Texte de lecture:
• • • • •
Née en Suisse en 1821, d'une famille israélite, Elisabeth rachel Felix entre très jeune au conservatoire. A seulement 17 ans, elle est engagée à la Comédie Française. Grande interprète de Racine, son talent exceptionnel suscite un véritable triomphe à chaque représentation. Mais la tragédienne souffre de tuberculose. C'est alors que le romancier Mario Uchard lui recommande un séjour dans le midi, au Cannet, chez son ami Jean-Jacques Sardou.
Celui-ci, cousin de Victorien, appartient à une famille de négociants. Très riche et considéré comme un original, il fait construire une maison, placée en bordure du boulevard Carnot. D'après la documentation cadastrale, sa construction daterait de 1856-1857. La villa Sardou, appelée aussi « lou castèu » est à cette époque difficile d'accès, bordée du ruisseau des Escarasses. On y parvient par un étroit chemin pavé, qui commence par un passage voûté au niveau de la placette.
• • • • •
Liste affichée:
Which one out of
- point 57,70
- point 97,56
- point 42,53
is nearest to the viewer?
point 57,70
• • • • •
Consignes de l'exercice:
1. D'après le texte de lecture, à quel âge la tragédienne est-elle engagée à la Comédie Française ?
2. Renommez « villa Sardou » en « maison Sardou » dans le passage du texte de lecture allant de « Celui-ci, cousin de » jusqu'à « de la placette. », puis donnez le passage ainsi modifié.
3. Présentez sous forme de liste les faits principaux du paragraphe du texte de lecture qui commence par « Celui-ci, cousin de Victorien ».

Résultats des consignes:
1. À seulement 17 ans.

2.
Celui-ci, cousin de Victorien, appartient à une famille de négociants. Très riche et considéré comme un original, il fait construire une maison, placée en bordure du boulevard Carnot. D'après la documentation cadastrale, sa construction daterait de 1856-1857. La maison Sardou, appelée aussi « lou castèu » est à cette époque difficile d'accès, bordée du ruisseau des Escarasses. On y parvient par un étroit chemin pavé, qui commence par un passage voûté au niveau de la placette.

3.
- Jean-Jacques Sardou, cousin de Victorien, appartient à une famille de négociants.
- Très riche et considéré comme un original, il fait construire une maison en bordure du boulevard Carnot.
- D'après la documentation cadastrale, cette construction daterait de 1856-1857.
- La villa Sardou, appelée aussi « lou castèu », est alors difficile d'accès et bordée du ruisseau des Escarasses.
- On y parvient par un étroit chemin pavé, qui commence par un passage voûté au niveau de la placette.